Evidentemente, el hecho fundamental que sirve de sustento a todas las historias que se puedan contar sobre el tiempo y el lugar de los que hablamos es el sistema de servidumbre. Ese es el fondo de miseria y dolor sobre el que se recortan todos los idilios, las discusiones y los bailes aristocráticos tan comunes en las novelas de Turguéniev. La sensibilidad de éste no pudo evitar acercarse literariamente esta realidad, y este es un proceso que se manifiesta ya muy temprano en su obra, con los Apuntes de un cazador (1852), libro que recoge experiencias de juventud en su provincia natal de Oriol, al W de Moscú.
Los Apuntes de un cazador representan algo muy particular en la producción de Turguéniev. Quien se acerque a ellos después de haber leído sus otras obras verá que los salones son sustituidos por la ancha estepa, las polkas dejan sitio al canto de los pájaros y el sonido del viento entre los árboles, y como protagonista hace su entrada el campesino ruso. Los veinticinco cuadros que componen la edición definitiva ofrecen una visión real de la vida de los mujiks y comprobamos con sorpresa cómo de las condiciones degradantes de su existencia emergen muchas veces tipos humanos inolvidables, en los que la observación diaria de la naturaleza ha dado lugar a una profunda filosofía. Pleno de poesía rural y de paisajes soberbios, el libro contiene sobre todo una reivindicación de una clase relegada y oprimida, de forma que se convirtió en un alegato contra el sistema de servidumbre. Esta obra fue el primer éxito literario de Turguéniev, aunque por otra parte le trajo también la animadversión de los poderosos y un arresto en su casa natal. Debe señalarse además que influyó con toda seguridad en la gestación del decreto de abolición de la servidumbre promulgado en 1861, al comienzo del reinado de Alejandro II.
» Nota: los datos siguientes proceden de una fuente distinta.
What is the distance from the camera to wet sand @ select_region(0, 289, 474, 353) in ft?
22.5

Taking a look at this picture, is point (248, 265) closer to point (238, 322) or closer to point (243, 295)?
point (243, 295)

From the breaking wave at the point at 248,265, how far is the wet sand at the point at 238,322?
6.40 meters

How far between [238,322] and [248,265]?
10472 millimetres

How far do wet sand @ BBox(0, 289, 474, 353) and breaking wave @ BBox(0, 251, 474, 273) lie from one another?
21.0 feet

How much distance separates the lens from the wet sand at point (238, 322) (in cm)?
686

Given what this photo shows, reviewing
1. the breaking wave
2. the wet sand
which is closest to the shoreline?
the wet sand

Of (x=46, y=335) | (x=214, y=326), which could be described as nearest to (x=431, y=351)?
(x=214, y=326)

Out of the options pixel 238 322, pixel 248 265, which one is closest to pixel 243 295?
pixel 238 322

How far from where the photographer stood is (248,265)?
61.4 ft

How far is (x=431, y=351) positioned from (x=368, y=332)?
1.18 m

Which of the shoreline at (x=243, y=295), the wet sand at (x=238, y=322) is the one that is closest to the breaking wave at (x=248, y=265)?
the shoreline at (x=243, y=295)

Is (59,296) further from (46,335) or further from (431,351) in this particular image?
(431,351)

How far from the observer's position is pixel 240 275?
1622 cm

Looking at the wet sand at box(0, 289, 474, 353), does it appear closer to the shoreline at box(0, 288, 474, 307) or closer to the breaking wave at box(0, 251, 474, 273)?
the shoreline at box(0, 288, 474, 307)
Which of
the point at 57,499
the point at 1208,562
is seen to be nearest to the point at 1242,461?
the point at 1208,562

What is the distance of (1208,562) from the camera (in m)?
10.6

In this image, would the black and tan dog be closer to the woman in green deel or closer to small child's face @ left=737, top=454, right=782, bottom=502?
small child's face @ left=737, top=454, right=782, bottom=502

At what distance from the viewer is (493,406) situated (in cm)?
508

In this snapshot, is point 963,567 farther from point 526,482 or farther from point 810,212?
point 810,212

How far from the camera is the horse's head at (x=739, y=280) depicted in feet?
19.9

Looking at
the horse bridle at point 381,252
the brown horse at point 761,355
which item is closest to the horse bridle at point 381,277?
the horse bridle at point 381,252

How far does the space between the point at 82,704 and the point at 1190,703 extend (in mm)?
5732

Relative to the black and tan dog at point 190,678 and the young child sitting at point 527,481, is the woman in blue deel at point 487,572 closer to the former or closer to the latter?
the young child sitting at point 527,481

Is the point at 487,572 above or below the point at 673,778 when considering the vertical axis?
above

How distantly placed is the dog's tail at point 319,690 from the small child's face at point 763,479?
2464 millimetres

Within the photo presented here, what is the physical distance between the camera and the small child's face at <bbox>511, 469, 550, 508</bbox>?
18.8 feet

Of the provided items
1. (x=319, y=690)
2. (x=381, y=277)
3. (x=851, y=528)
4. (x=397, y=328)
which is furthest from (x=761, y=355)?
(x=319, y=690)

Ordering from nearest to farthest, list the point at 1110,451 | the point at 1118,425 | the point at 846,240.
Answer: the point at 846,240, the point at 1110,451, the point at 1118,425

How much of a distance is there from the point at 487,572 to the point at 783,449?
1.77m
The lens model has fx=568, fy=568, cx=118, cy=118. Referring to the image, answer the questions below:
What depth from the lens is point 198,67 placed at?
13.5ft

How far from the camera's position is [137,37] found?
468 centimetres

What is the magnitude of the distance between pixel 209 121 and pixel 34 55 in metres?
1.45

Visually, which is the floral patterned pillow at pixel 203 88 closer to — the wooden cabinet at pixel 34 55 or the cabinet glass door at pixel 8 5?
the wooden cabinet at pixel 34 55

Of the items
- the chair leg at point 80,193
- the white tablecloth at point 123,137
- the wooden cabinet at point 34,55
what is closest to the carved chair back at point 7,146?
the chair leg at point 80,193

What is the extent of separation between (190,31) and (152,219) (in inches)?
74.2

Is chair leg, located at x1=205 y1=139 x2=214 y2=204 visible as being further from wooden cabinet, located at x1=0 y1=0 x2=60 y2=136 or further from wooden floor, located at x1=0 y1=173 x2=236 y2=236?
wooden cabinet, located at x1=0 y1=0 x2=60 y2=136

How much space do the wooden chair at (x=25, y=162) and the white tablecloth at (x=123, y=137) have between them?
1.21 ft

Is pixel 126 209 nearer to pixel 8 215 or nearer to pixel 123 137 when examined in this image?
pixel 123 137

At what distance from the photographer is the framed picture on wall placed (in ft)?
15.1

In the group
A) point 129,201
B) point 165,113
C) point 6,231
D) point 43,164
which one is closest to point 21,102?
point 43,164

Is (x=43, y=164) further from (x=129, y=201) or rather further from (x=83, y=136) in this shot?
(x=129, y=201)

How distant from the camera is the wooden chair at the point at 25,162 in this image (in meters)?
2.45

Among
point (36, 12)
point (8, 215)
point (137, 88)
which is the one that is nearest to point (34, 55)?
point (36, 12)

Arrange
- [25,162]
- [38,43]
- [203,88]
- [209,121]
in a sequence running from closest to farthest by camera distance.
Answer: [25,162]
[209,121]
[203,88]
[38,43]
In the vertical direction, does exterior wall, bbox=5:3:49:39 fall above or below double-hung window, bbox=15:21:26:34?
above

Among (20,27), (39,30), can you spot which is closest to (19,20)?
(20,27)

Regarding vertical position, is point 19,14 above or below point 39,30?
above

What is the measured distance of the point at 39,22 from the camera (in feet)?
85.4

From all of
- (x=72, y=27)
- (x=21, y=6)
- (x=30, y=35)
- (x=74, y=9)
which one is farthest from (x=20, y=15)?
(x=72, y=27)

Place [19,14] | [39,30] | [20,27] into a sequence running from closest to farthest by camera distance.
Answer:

Agotadas hace tiempo algunas viejas recopilaciones, ha de celebrarse la aparición reciente de una antología de estos cuentos con el título de La reliquia viviente (Atalanta, 2007; traducción de Fernando Otero). Aunque son sólo seis los relatos que se presentan aquí, hay que decir sin embargo que la selección ha sido un acierto al incluir algunos de los más memorables. El fragmento que da nombre al volumen es una incorporación tardía a los Apuntes de un cazador, ya que fue publicado por primera vez en 1874 en otra colección, y constituye una de las joyas indiscutibles del libro y sin duda de toda la obra de Turguéniev. Describe esta pieza el encuentro del autor con Lukeria, una antigua conocida, habitante de una aldea próxima a la mansión familiar. La escena es conmovedora porque la otrora hermosa muchacha, a consecuencia de una caída, se halla reducida a una triste inmovilidad que la hace vivir abandonada del mundo bajo un cobertizo. Lo más sorprendente, de todas formas, es que Lukeria está resignada a su situación, y vive sin sobresaltos entretenida con los olores y sonidos del campo. Los campesinos atienden a su sustento, y nunca le falta un vaso con agua fresca al lado de una mano que todavía es capaz de mover. Este relato genial pone ante nuestros ojos con su metáfora extrema la desolación de unos seres sometidos al oprobio de la esclavitud.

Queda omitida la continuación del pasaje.